SELECTED EXCERPT:
•••••
What were things like, back when you joined Muungano?

HIV AIDS was an issue that everybody aligned with. Then you'd be relevant in the society. And we coupled up the activities of HIV AIDS with the theatrics. We used to do theatre for peer education. We started having a disconnect, because the group was actually formed on the issue of championing fight against HIV AIDS, and here we have changed the directions now towards livelihood, loans, savings.

And we could just tell people, join, this is your book, this is an evidence that you're saving with us, this is an evidence that you've given me money; you’ve signed. Our able treasurer – may her soul rest in peace – Mercy. Sometimes if a collector would miss to reach her in a day, she would walk to the collector's house or homestead and say, you have not come, have you transferred the money, have you used the money for something else? So it was like everyone was, we were all webbed, not to mess at any point, because we had that inspiration of enhancing life through livelihood improvements. And then, every Saturday, we were meeting every Saturday in the afternoon. We started thinking about renting an office to serve as office, because, you know, if you're an organization that collects people's money, you must have a reference point, a physical location.

So, again, there as we continue preparing the federation, ideas just used to come in. There was a day that it was so challenging, that one of our collectors went to collect money to a member and the member was sick. The member had nothing to eat. And the member had really saved, actually 700 shillings. So this collector just came after collection at night, and we were sitting and he said, I went to Mama Sophie and I found her very sick, and I found the children there, they don’t even have food, what can we do? Then we started contributing from our own pockets. So later in the meeting we came and introduced this product: anybody can withdraw their money at their doorstep. Like you can’t afford a meal for the night – why would you save and you can’t eat? So we created that product, and the books were again drawn in the systemic way that anybody can withdraw. So that day when there is a withdrawal, the collector would indicate that there's a withdrawal by this person.

We had one of the collectors was a little bit rogue, and he would say that this person has withdrawn, he's say this person has saved. – so because we are dealing with the old people, so the person would just sign where he is supposed to sign and did not even look at the figures – so according to the collector's book, he has withdrawn, but according to the saver's book there's no indication of withdrawn, there was just indication that the saver has saved 20 shillings but have not withdrawn anything. But here in the collector's book, it was indicating the saver had saved 20 and withdrawn 100. So when you come to counter-check – like every week we would read to everyone their savings – then the person and the conflicts would start arising. Our mums, our dads would now say, oh, this youths are now ... if they start doing these things, these youths are now gaming, they need some control. And I said, okay, me as a leader we don’t actually lock leadership, if there's need for actually opening up for other people to engage, then we are ready – and we did open.

Now, again, we already have a huge number of savings, because we are giving out loans and people are repaying every day. So we had built a huge number of savings and we had secured a bank account, a commercial bank with Cooperative Bank. We are now in the formal banking. So, we open up, and we say, okay, we want you, the mature people, to lead this savings and loaning component of our group. We even gave up our signing mandate with bank to them. So from then, the money that we were collecting in the bank account keep on running in terms of being issued as loans.
•••••
Page-level text extractions:
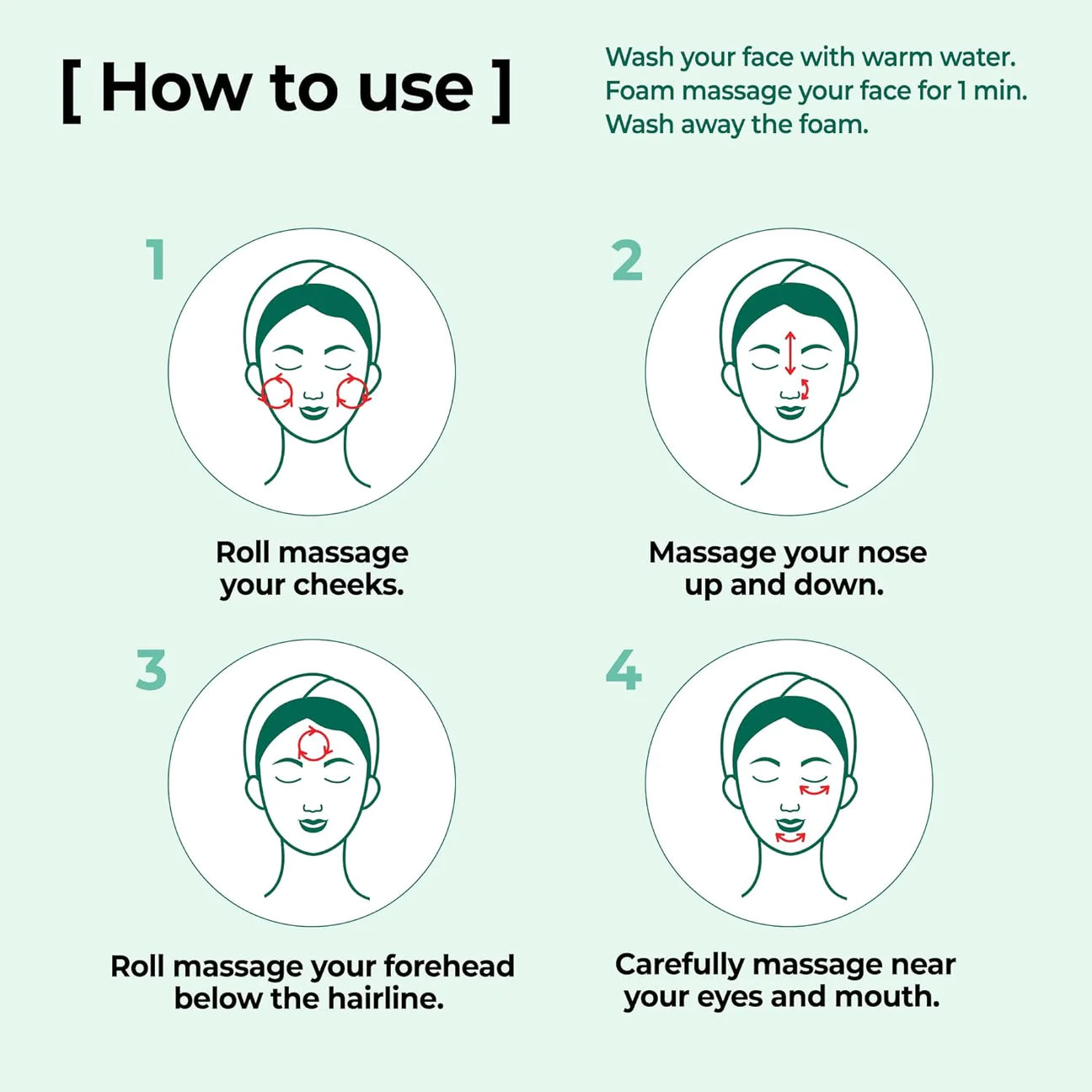 [ How to use ]

Wash your face with warm water.
Foam massage your face for 1 min.
Wash away the foam.

1

Roll massage your cheeks.

2

Massage your nose up and down.

3

Roll massage your forehead below the hairline.

4

Carefully massage near your eyes and mouth.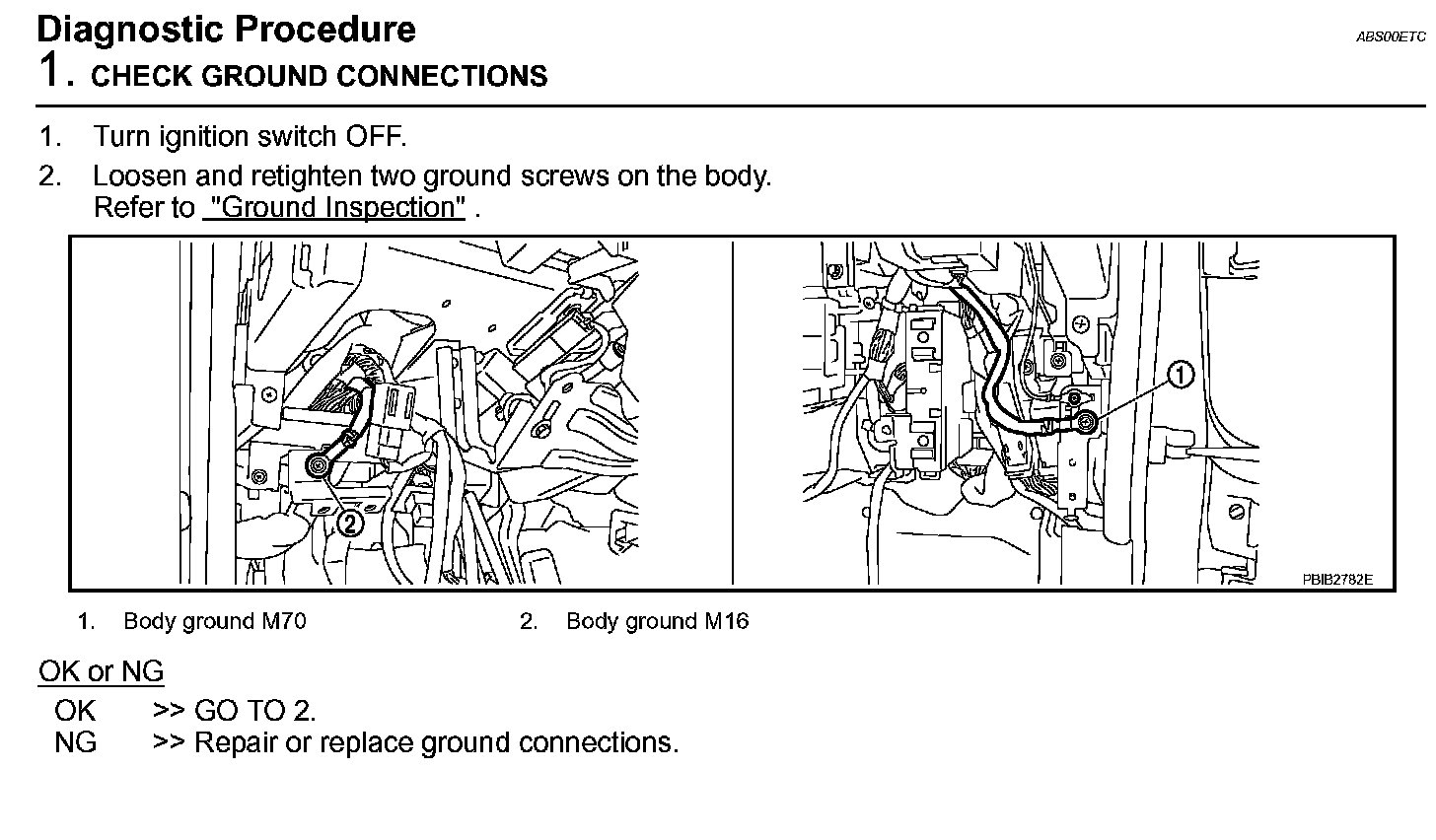 Diagnostic Procedure

ABS00ETC

1. CHECK GROUND CONNECTIONS

1. Turn ignition switch OFF.
2. Loosen and retighten two ground screws on the body.
Refer to "Ground Inspection" .

2

1

PBIB2782E

1. Body ground M70
2. Body ground M16

OK or NG

OK >> GO TO 2.
NG >> Repair or replace ground connections.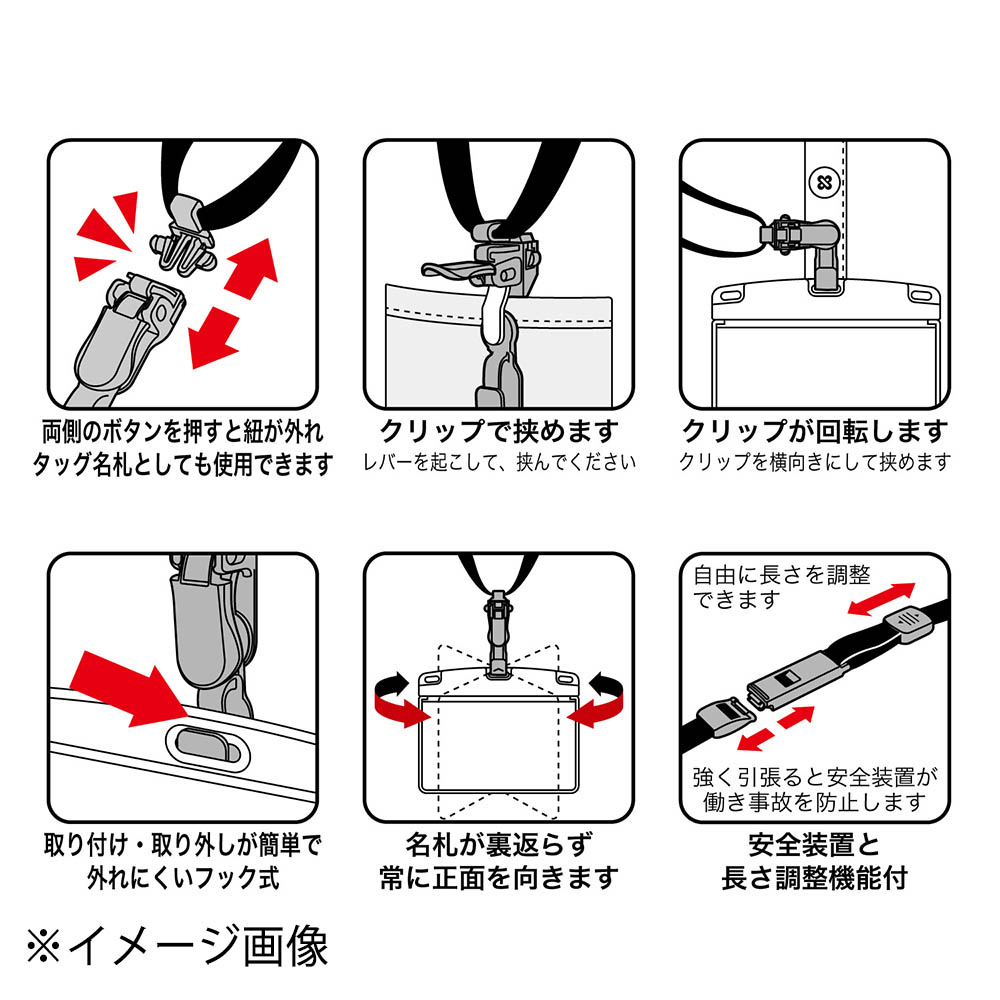 両側のボタンを押すと紐が外れ
タッグ名札としても使用できます

クリップで挟めます
レバーを起こして、挟んでください

クリップが回転します
クリップを横向きにして挟めます

取り付け・取り外しが簡単で
外れにくいフック式

名札が裏返らず
常に正面を向きます

自由に長さを調整
できます

強く引張ると安全装置が
働き事故を防止します

安全装置と
長さ調整機能付

※イメージ画像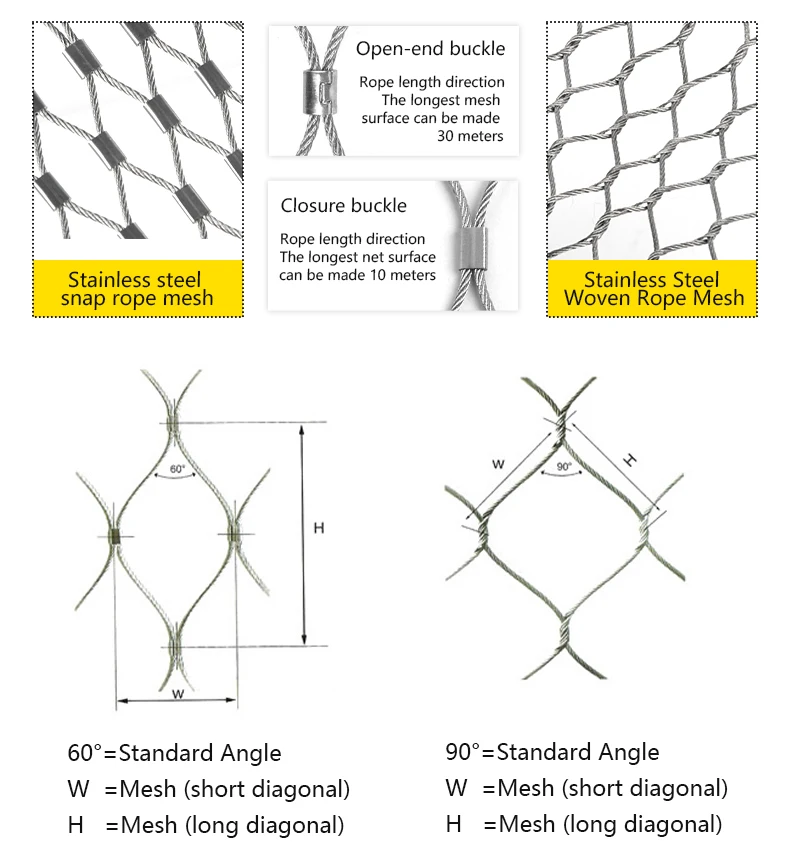 Stainless steel snap rope mesh

Open-end buckle

Rope length direction
The longest mesh surface can be made 30 meters

Closure buckle

Rope length direction
The longest net surface can be made 10 meters

Stainless Steel Woven Rope Mesh

60°

H

W

W

90°

H

60°=Standard Angle
W =Mesh (short diagonal)
H =Mesh (long diagonal)

90°=Standard Angle
W =Mesh (short diagonal)
H =Mesh (long diagonal)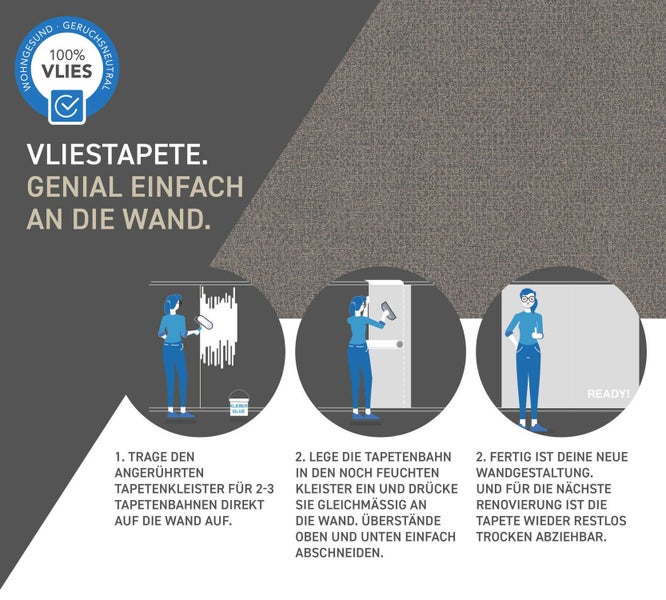 WOHNGESUND · GERUCHSNEUTRAL
100%
VLIES

VLIESTAPETE.
GENIAL EINFACH AN DIE WAND.

KLEBER GLUE

READY!

1. TRAGE DEN ANGERÜHRTEN TAPETENKLEISTER FÜR 2-3 TAPETENBAHNEN DIREKT AUF DIE WAND AUF.

2. LEGE DIE TAPETENBAHN IN DEN NOCH FEUCHTEN KLEISTER EIN UND DRÜCKE SIE GLEICHMÄSSIG AN DIE WAND. ÜBERSTÄNDE OBEN UND UNTEN EINFACH ABSCHNEIDEN.

2. FERTIG IST DEINE NEUE WANDGESTALTUNG. UND FÜR DIE NÄCHSTE RENOVIERUNG IST DIE TAPETE WIEDER RESTLOS TROCKEN ABZIEHBAR.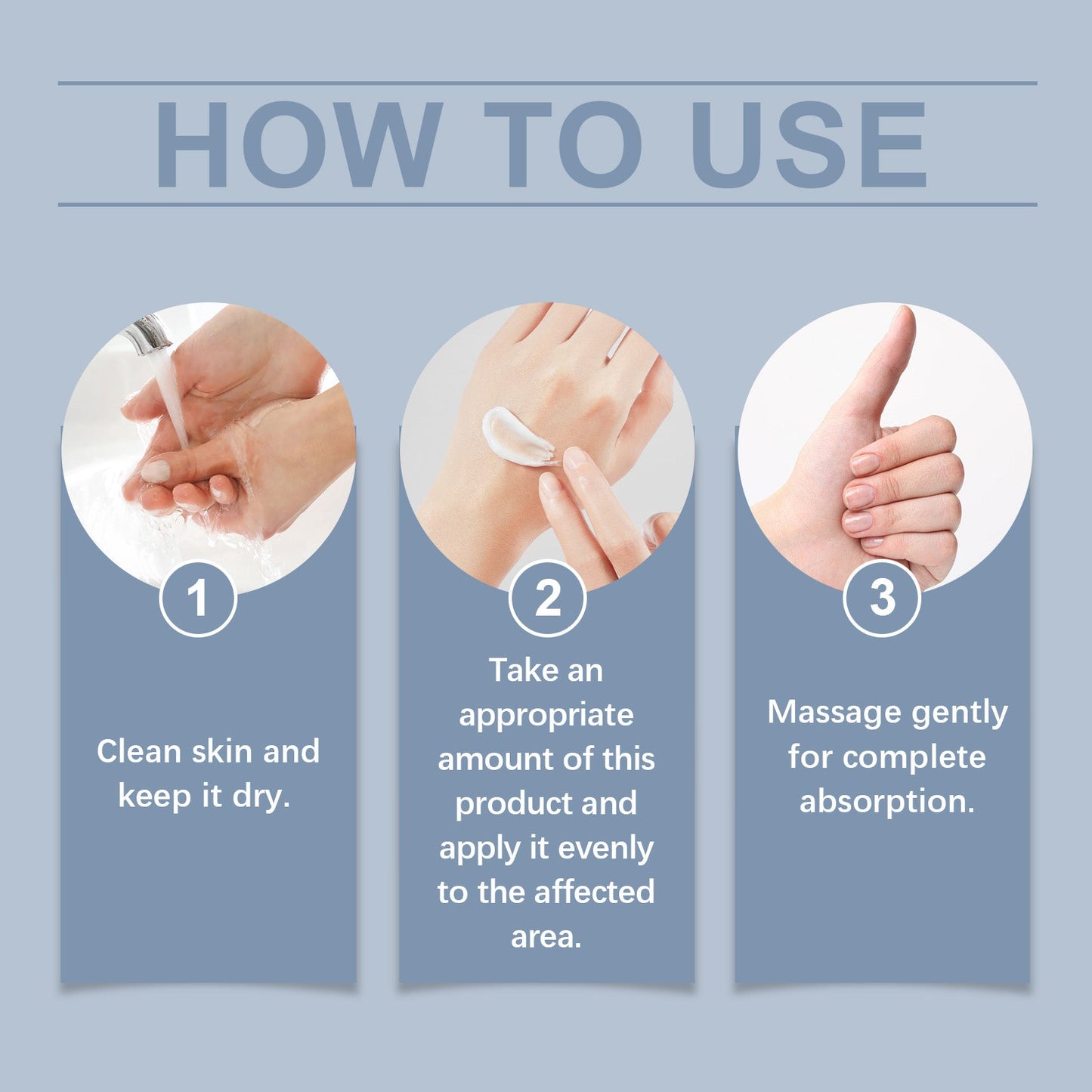 HOW TO USE

1

Clean skin and keep it dry.

2

Take an appropriate amount of this product and apply it evenly to the affected area.

3

Massage gently for complete absorption.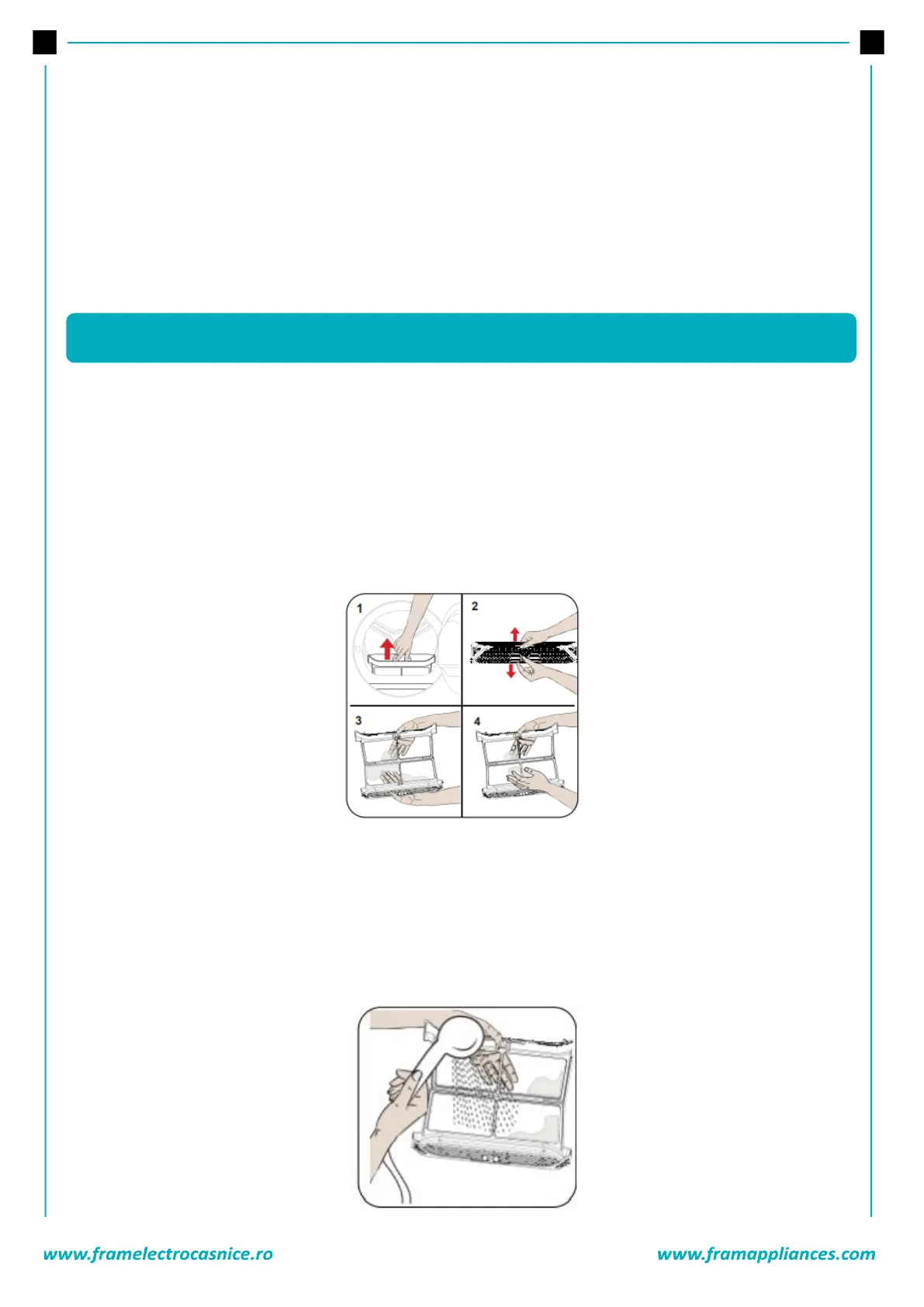 1

2

3

4

www.framelectrocasnice.ro

www.framappliances.com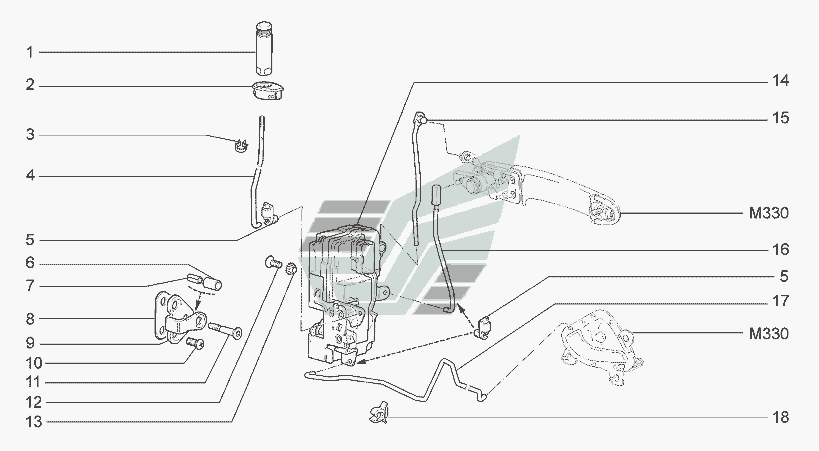 1
2
3
4
5
6
7
8
9
10
11
12
13
14
15
M330
16
5
17
M330
18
•••••
QUESTIONS ON THE MATERIAL:
**A)** Answer these questions using the Muungano interview:
(i) What was the name of the group's treasurer?
(ii) How much had the sick member saved?
(iii) With which bank did the group secure an account?
**B)** Quote the Muungano interview word for word, starting at "Now, again, we" and ending at "issued as loans.".
**C)** Write what comes next in the Muungano interview, picking up after its final sentence.

RESPONSE LIST:
**A)**
(i) Mercy
(ii) 700 shillings
(iii) Cooperative Bank

**B)**
Now, again, we already have a huge number of savings, because we are giving out loans and people are repaying every day. So we had built a huge number of savings and we had secured a bank account, a commercial bank with Cooperative Bank. We are now in the formal banking. So, we open up, and we say, okay, we want you, the mature people, to lead this savings and loaning component of our group. We even gave up our signing mandate with bank to them. So from then, the money that we were collecting in the bank account keep on running in terms of being issued as loans.

**C)**
City-wide enumerations in Kisumu

In 2005, that’s the moment we had now to open up to other informal settlements. To federate community groups in other informal settlements to savings groups. In fact, us, we just knew federation as a savings and loaning group, not even other solutions. So in 2005 is when we started what is called city-wide enumerations. All the informal settlements were enumerated under the Cities Without Slums programme – the UN Habitat and the SDI programme. So from then is that now we started seeing there’s a huge gap in terms of services, in terms of infrastructure.

So from that point we started advocating for services, started advocating for inclusivity, started advocating for voice and space for the people. Because, you will find there are issues like participation in governance, disenfranchising people to participate in their own affairs. So issues that were there was issues of sanitation – was very key, because you will find, like in my place Nyalenda where there's a section called Nyalenda A, that place was a place with a high water table. And there wasn’t a sewer line in that area, and the time we as the Oboch and Nyalenda local network just conducted a small research, and we realised that each and every neighbourhood, there are three pit latrines dug, and these three pit latrines they have sunk. So they have sunk with the old waste down there, so when it rains heavily in that area, you feel the smell – weird smell of the waste. And there used to be a lot of bilharzia, cholera in that area, and so forth. We wrote to the municipal council of Kisumu and told the municipal council that Nyalenda is a time bomb. We started advocating for the trunking of the sewer line up to that place, and also for the beginning of the adoption of the new technologies for the toilets. There was no land for any kind of public facility, so it didn't pick up very well, but current is they are out of drainage. There’s a lot of control on construction of pit latrines, and also there are a lot of plans to construct soil tracks.

The other thing also we were dealing with was about the loaning. Because Kisumu was the place whereby there were influx of microcredit institutions that will loan even 10,000 and take your electronics in the house as collaterals. If you fail to pay even once, all your collateral are confiscated and then disposed, to settle the loan. And it would be very bad. My mum was a victim at one point: a loan balance of two thousand shillings, our black and white wall TV was gone, our car battery, which was new, was gone, our aerial – you know by that time things used to be expensive – they were gone. Because of a 2000 shilling loan balance! We need flexible loans, social loans whereby everyone could understand ‘I don’t have today’.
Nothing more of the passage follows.